How many lines in the data below include the word "site"? State the number alone.

┌─ Available records

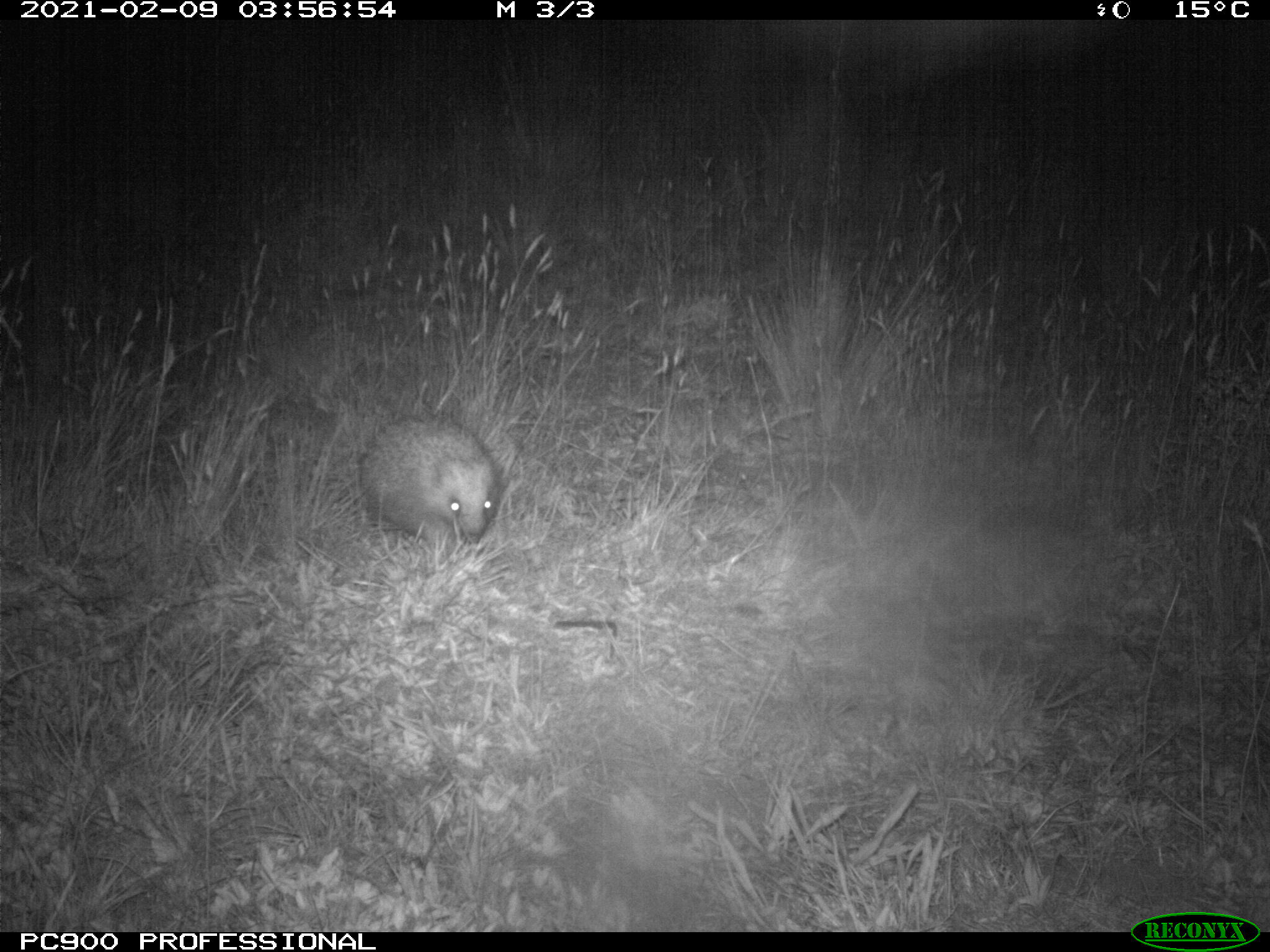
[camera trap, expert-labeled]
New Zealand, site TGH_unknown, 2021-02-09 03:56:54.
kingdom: Animalia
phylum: Chordata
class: Mammalia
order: Eulipotyphla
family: Erinaceidae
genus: Erinaceus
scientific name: Erinaceus europaeus europaeus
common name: european hedgehog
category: hedgehog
Hedgehog (european hedgehog) (Erinaceus europaeus europaeus).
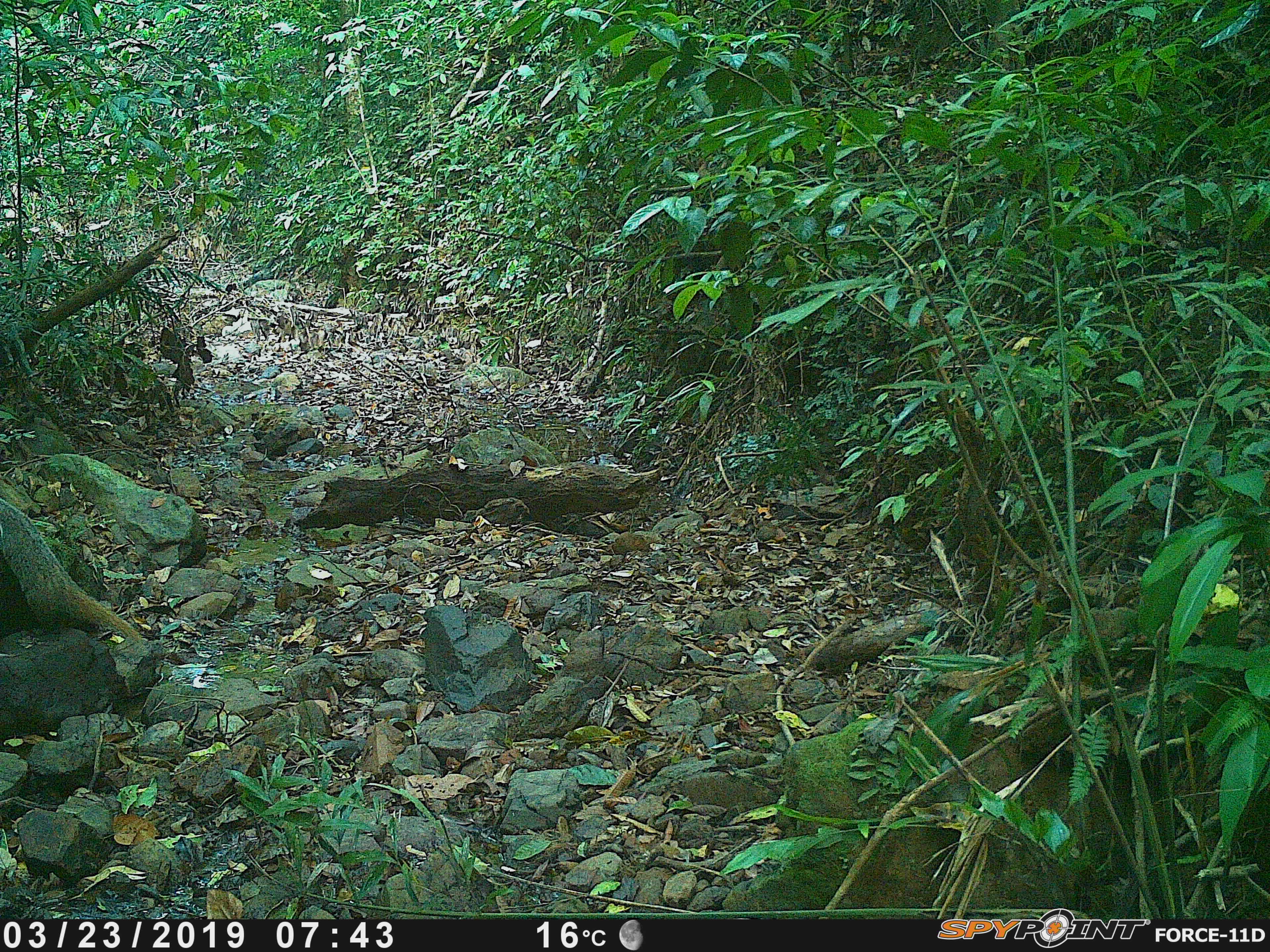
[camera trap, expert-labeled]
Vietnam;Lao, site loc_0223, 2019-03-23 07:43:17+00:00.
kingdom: Animalia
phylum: Chordata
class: Mammalia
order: Carnivora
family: Herpestidae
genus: Urva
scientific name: Urva urva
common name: crab-eating mongoose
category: crab eating mongoose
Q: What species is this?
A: Crab eating mongoose (crab-eating mongoose) (Urva urva).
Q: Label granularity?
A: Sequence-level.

└─

Answer section -> 2